• _Written problem_: Update the rows below by changing every "sunglasses" to "dark glasses". Leave everything else unchanged.

# # # # #

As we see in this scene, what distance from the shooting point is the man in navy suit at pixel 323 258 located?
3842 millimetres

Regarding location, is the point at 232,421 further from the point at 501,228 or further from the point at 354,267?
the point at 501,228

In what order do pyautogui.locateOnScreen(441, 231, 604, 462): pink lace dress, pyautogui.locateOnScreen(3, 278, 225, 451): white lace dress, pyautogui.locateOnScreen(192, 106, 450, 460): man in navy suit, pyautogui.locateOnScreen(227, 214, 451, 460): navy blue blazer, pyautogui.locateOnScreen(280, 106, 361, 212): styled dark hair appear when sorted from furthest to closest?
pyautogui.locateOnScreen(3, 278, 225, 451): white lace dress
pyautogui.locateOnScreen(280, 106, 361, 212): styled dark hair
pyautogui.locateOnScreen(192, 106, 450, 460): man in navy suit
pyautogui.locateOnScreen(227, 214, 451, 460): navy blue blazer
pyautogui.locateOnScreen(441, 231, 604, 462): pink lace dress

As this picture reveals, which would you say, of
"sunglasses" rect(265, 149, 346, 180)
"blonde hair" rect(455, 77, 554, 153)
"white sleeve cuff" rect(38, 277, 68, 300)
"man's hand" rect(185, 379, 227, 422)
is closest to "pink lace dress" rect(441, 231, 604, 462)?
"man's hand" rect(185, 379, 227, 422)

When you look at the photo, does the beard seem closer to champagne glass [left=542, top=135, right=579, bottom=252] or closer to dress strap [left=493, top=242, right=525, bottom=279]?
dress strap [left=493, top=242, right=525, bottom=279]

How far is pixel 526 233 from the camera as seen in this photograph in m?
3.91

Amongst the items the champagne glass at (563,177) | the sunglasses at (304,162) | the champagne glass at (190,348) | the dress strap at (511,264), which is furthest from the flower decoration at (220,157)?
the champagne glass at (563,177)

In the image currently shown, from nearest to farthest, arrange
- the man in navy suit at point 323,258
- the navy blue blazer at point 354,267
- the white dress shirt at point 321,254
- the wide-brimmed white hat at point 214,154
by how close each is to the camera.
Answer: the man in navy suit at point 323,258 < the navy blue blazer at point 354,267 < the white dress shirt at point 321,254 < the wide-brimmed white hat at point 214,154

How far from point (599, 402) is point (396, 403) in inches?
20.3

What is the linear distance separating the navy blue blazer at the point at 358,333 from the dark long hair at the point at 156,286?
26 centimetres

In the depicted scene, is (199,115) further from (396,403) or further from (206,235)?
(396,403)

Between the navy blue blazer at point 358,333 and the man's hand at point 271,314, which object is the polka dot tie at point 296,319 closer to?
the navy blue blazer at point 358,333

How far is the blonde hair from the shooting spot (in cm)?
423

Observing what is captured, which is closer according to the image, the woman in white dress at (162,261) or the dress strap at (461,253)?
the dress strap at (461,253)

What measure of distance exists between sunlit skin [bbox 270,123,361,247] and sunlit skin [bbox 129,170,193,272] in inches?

# # # # #

• _Answer to this task_:
As we see in this scene, what distance from the shooting point is the man in navy suit at pixel 323 258 located?
3842 millimetres

Regarding location, is the point at 232,421 further from the point at 501,228 or further from the point at 354,267?
the point at 501,228

In what order do pyautogui.locateOnScreen(441, 231, 604, 462): pink lace dress, pyautogui.locateOnScreen(3, 278, 225, 451): white lace dress, pyautogui.locateOnScreen(192, 106, 450, 460): man in navy suit, pyautogui.locateOnScreen(227, 214, 451, 460): navy blue blazer, pyautogui.locateOnScreen(280, 106, 361, 212): styled dark hair appear when sorted from furthest to closest?
pyautogui.locateOnScreen(3, 278, 225, 451): white lace dress
pyautogui.locateOnScreen(280, 106, 361, 212): styled dark hair
pyautogui.locateOnScreen(192, 106, 450, 460): man in navy suit
pyautogui.locateOnScreen(227, 214, 451, 460): navy blue blazer
pyautogui.locateOnScreen(441, 231, 604, 462): pink lace dress

As this picture reveals, which would you say, of
"dark glasses" rect(265, 149, 346, 180)
"blonde hair" rect(455, 77, 554, 153)
"white sleeve cuff" rect(38, 277, 68, 300)
"man's hand" rect(185, 379, 227, 422)
is closest to "pink lace dress" rect(441, 231, 604, 462)?
"man's hand" rect(185, 379, 227, 422)

When you look at the photo, does the beard seem closer to champagne glass [left=542, top=135, right=579, bottom=252] or closer to dress strap [left=493, top=242, right=525, bottom=279]?
dress strap [left=493, top=242, right=525, bottom=279]

How far is pixel 526 233 from the camera as seen in this photograph in m?
3.91

Amongst the items the champagne glass at (563,177) | the dark glasses at (304,162) | the champagne glass at (190,348) | the dress strap at (511,264), which is furthest from the flower decoration at (220,157)?
the champagne glass at (563,177)

In the image currently shown, from nearest to farthest, arrange
- the man in navy suit at point 323,258
- the navy blue blazer at point 354,267
- the white dress shirt at point 321,254
- the wide-brimmed white hat at point 214,154
by how close each is to the camera.
Answer: the man in navy suit at point 323,258 < the navy blue blazer at point 354,267 < the white dress shirt at point 321,254 < the wide-brimmed white hat at point 214,154

How far from point (599, 402) is point (396, 403) in inches?
20.3

What is the linear distance separating the navy blue blazer at the point at 358,333 from the dark long hair at the point at 156,286?
26 centimetres

In the depicted scene, is (199,115) further from (396,403) or further from (206,235)?
(396,403)

Between the navy blue blazer at point 358,333 and the man's hand at point 271,314, which object is the polka dot tie at point 296,319 closer to?
the navy blue blazer at point 358,333

How far is the blonde hair from the shooting spot (in cm)?
423

Observing what is captured, which is closer according to the image, the woman in white dress at (162,261) or the dress strap at (461,253)?
the dress strap at (461,253)

What measure of distance exists between sunlit skin [bbox 270,123,361,247] and sunlit skin [bbox 129,170,193,272] in inches?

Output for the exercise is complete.